I'm trying out C++20's concepts, and either std::swappable_with is undefined (Visual Studio, using /std:c++latest) or its constraints are not matched by the MCVE below (g++10 using -std=c++2a) -- that is, int is not swappable with int (!). What's the fix for this? If int can't be swapped with int, I don't see anything working.

#include <concepts> 

template <typename T, typename U>
requires std::swappable_with<T,U>
void mySwap(T& t, U& u)
{
    T temp = t; t = u; u = temp;
}

int main()
{
    int x, y;
    mySwap(x, y);

    return 0;
}

Answer 1

std::swappable_with<T, U> checks whether swap can be invoked (after using std::swap;) with arguments std::declval<T>() and std::declval<U>().
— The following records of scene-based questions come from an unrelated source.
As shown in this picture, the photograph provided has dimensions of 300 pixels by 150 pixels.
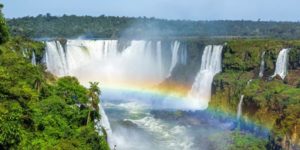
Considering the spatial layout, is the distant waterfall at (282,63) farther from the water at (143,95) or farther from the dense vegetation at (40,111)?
the dense vegetation at (40,111)

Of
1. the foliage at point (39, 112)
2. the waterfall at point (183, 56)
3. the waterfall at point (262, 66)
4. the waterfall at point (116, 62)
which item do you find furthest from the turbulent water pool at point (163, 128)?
the waterfall at point (116, 62)

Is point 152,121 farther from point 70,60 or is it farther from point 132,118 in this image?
point 70,60

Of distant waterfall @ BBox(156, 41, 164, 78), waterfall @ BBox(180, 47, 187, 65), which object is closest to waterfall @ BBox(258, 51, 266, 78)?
waterfall @ BBox(180, 47, 187, 65)

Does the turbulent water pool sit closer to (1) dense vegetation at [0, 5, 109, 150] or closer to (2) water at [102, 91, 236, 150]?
(2) water at [102, 91, 236, 150]

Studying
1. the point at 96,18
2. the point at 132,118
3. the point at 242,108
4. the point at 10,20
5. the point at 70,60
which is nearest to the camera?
the point at 242,108

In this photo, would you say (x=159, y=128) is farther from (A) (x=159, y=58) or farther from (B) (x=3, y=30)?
(B) (x=3, y=30)

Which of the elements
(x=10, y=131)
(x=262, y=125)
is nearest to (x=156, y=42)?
(x=262, y=125)
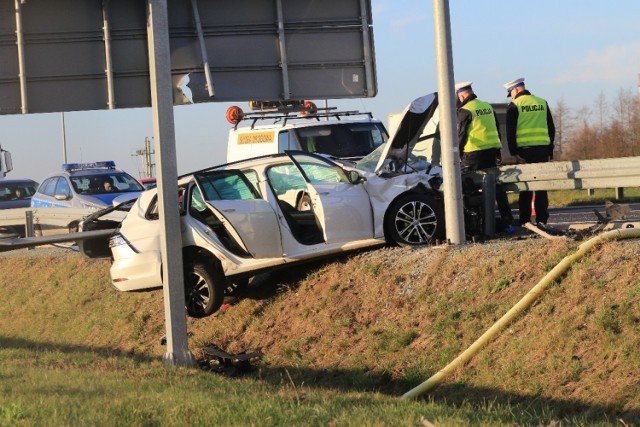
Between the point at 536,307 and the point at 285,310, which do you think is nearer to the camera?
the point at 536,307

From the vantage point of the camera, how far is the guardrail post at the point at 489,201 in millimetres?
13844

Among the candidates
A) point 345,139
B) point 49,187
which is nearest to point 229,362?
point 345,139

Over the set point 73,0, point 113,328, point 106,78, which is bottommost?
point 113,328

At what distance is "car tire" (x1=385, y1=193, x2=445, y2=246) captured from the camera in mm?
13680

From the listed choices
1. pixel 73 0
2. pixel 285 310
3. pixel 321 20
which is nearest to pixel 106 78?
pixel 73 0

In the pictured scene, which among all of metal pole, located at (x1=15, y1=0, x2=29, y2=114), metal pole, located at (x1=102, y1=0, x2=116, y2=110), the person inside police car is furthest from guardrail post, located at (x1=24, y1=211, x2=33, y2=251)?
metal pole, located at (x1=102, y1=0, x2=116, y2=110)

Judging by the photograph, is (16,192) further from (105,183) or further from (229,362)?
(229,362)

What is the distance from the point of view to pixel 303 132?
19.2 m

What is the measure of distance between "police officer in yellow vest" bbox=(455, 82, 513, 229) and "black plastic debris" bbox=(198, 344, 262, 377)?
3.85 meters

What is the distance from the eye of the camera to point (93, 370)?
36.7 feet

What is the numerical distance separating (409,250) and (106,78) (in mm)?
4305

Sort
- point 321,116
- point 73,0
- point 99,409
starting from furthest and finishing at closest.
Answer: point 321,116 → point 73,0 → point 99,409

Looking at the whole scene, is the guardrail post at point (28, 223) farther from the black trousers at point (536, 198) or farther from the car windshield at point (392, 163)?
the black trousers at point (536, 198)

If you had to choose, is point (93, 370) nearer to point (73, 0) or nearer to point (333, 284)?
point (333, 284)
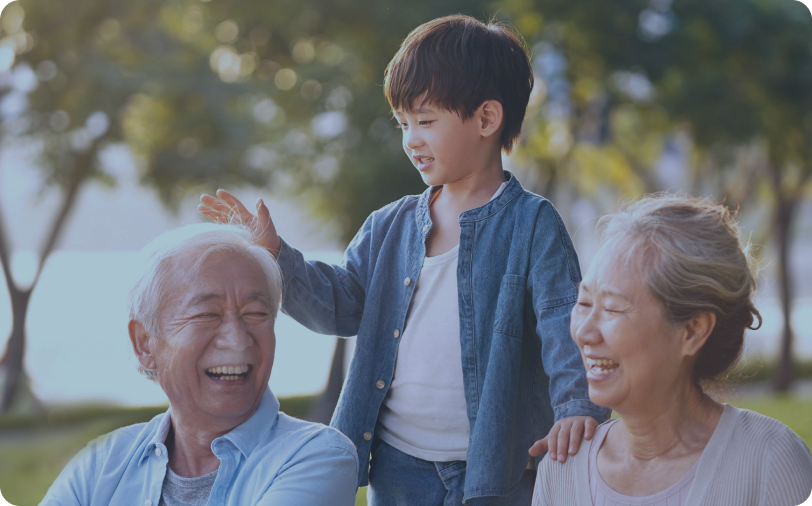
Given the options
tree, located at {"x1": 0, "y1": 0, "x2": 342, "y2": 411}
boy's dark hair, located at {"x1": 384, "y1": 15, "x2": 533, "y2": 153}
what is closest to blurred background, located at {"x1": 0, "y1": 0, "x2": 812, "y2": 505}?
tree, located at {"x1": 0, "y1": 0, "x2": 342, "y2": 411}

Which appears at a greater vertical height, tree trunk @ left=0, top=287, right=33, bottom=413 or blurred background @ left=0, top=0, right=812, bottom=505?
blurred background @ left=0, top=0, right=812, bottom=505

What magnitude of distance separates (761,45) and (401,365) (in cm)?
Result: 748

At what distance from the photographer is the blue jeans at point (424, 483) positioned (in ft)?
6.86

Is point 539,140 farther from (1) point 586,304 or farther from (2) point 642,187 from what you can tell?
(1) point 586,304

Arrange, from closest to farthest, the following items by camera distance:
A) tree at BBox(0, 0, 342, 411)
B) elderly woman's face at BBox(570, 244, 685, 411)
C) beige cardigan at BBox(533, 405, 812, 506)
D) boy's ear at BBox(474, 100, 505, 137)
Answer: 1. beige cardigan at BBox(533, 405, 812, 506)
2. elderly woman's face at BBox(570, 244, 685, 411)
3. boy's ear at BBox(474, 100, 505, 137)
4. tree at BBox(0, 0, 342, 411)

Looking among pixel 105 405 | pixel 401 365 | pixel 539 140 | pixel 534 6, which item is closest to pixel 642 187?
pixel 539 140

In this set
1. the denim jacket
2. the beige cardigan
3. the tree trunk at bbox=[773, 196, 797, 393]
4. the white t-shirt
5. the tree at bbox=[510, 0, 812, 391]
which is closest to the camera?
the beige cardigan

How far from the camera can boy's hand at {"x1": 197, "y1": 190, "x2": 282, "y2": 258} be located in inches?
80.5

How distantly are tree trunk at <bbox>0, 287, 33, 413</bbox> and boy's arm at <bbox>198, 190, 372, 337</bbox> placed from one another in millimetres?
7044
With T and U being int, both arguments are rvalues, which cannot be bound to std::swap parameters, since these are (non-const) lvalue references.

---

You wonder that int cannot be swapped with int — that's right, you cannot write std::swap(1, -1);.

Answer 2

Use std::swappable_with<T&,U&> - swappable with cares about value category, encoded by reference, as well as type.

You are in effect asking if rvalues of type int can be swapped. And it says "no"; you cannot swap to rvalue ints.

This might be confusing, but if you do this:

template <class T, class U>
requires std::swappable_with<T,U>
void mySwap(T&& t, U&& u) {
  auto temp = std::forward<T>(t);
  t = std::forward<U>(u);
  u = std::move(temp);
}

it becomes a bit more natural. Here, we use forwarding references, and the l/rvalue categories of the argument are stored along side the bare types in T and U respectively.

Note that the above could permit rvalues to be swapped, if objects of that type are swappable_with each other.